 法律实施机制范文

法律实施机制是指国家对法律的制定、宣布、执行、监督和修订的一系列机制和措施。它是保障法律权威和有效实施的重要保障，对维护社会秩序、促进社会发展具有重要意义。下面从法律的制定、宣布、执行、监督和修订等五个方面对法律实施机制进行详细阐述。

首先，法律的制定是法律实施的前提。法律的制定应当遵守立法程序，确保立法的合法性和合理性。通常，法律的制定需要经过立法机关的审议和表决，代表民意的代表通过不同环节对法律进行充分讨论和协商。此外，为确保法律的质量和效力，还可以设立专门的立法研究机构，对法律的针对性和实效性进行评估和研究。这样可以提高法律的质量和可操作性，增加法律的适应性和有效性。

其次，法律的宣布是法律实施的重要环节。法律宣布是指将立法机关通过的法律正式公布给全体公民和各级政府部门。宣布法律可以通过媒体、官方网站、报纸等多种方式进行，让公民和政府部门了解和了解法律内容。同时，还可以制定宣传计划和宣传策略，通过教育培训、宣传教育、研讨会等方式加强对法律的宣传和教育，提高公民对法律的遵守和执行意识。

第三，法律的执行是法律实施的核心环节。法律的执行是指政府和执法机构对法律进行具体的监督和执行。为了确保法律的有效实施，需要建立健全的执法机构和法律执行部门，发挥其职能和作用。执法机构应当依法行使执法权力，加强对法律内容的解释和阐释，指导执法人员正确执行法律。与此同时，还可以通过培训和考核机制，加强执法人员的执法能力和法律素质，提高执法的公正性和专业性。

(ASSIGNMENT): From the data above, output every line exactly.

(EXPECTED OUTPUT):
 法律实施机制范文

法律实施机制是指国家对法律的制定、宣布、执行、监督和修订的一系列机制和措施。它是保障法律权威和有效实施的重要保障，对维护社会秩序、促进社会发展具有重要意义。下面从法律的制定、宣布、执行、监督和修订等五个方面对法律实施机制进行详细阐述。

首先，法律的制定是法律实施的前提。法律的制定应当遵守立法程序，确保立法的合法性和合理性。通常，法律的制定需要经过立法机关的审议和表决，代表民意的代表通过不同环节对法律进行充分讨论和协商。此外，为确保法律的质量和效力，还可以设立专门的立法研究机构，对法律的针对性和实效性进行评估和研究。这样可以提高法律的质量和可操作性，增加法律的适应性和有效性。

其次，法律的宣布是法律实施的重要环节。法律宣布是指将立法机关通过的法律正式公布给全体公民和各级政府部门。宣布法律可以通过媒体、官方网站、报纸等多种方式进行，让公民和政府部门了解和了解法律内容。同时，还可以制定宣传计划和宣传策略，通过教育培训、宣传教育、研讨会等方式加强对法律的宣传和教育，提高公民对法律的遵守和执行意识。

第三，法律的执行是法律实施的核心环节。法律的执行是指政府和执法机构对法律进行具体的监督和执行。为了确保法律的有效实施，需要建立健全的执法机构和法律执行部门，发挥其职能和作用。执法机构应当依法行使执法权力，加强对法律内容的解释和阐释，指导执法人员正确执行法律。与此同时，还可以通过培训和考核机制，加强执法人员的执法能力和法律素质，提高执法的公正性和专业性。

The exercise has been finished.